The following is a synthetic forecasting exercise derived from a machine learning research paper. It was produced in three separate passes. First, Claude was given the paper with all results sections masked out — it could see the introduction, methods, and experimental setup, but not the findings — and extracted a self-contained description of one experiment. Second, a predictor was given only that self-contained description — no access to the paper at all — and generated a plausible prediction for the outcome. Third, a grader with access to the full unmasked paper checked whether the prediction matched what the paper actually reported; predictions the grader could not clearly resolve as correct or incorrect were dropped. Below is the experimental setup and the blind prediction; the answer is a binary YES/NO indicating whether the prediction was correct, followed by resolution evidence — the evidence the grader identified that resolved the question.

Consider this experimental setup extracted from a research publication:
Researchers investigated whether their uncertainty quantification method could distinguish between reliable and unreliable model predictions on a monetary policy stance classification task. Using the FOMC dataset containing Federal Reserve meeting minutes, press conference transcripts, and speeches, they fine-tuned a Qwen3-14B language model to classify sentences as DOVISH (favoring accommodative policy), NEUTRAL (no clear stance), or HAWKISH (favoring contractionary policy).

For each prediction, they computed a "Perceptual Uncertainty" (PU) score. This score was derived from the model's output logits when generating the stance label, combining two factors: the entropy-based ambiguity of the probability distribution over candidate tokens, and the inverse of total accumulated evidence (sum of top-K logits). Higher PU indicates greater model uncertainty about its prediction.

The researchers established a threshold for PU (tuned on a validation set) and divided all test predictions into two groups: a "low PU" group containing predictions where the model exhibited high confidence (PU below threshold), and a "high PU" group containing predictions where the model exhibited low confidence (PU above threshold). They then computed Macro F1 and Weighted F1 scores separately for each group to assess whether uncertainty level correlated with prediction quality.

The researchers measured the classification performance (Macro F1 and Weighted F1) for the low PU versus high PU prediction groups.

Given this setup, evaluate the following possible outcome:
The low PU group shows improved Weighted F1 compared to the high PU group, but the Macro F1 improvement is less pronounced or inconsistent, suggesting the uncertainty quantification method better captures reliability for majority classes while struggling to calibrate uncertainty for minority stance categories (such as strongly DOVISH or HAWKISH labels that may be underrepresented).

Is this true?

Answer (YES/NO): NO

...

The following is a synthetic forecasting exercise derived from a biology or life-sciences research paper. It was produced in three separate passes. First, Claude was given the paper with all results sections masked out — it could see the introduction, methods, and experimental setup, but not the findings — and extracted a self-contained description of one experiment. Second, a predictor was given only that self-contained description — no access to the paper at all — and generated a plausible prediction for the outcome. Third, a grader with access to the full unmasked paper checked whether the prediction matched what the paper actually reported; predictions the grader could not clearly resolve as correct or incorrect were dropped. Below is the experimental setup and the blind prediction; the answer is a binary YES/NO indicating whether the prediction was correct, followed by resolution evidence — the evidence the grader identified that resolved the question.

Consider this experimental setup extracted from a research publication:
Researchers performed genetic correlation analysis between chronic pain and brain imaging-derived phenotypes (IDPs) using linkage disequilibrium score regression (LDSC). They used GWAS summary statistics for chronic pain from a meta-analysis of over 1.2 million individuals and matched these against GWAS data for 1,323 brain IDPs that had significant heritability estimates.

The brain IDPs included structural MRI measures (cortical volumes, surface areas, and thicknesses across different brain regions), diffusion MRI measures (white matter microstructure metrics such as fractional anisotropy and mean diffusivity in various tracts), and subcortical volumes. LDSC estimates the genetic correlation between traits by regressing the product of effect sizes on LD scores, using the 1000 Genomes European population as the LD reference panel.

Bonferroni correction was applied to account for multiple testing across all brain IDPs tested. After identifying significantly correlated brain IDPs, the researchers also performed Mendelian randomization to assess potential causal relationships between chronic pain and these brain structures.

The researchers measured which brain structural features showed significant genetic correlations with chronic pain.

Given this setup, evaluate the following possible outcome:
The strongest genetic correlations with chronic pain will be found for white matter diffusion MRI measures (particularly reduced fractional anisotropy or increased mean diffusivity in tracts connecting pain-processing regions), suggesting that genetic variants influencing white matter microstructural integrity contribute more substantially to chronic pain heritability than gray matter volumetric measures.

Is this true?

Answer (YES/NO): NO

■ Problem details
Go over the listing above and return each line with "DOVISH".

■ Answer section
Researchers investigated whether their uncertainty quantification method could distinguish between reliable and unreliable model predictions on a monetary policy stance classification task. Using the FOMC dataset containing Federal Reserve meeting minutes, press conference transcripts, and speeches, they fine-tuned a Qwen3-14B language model to classify sentences as DOVISH (favoring accommodative policy), NEUTRAL (no clear stance), or HAWKISH (favoring contractionary policy).
The low PU group shows improved Weighted F1 compared to the high PU group, but the Macro F1 improvement is less pronounced or inconsistent, suggesting the uncertainty quantification method better captures reliability for majority classes while struggling to calibrate uncertainty for minority stance categories (such as strongly DOVISH or HAWKISH labels that may be underrepresented).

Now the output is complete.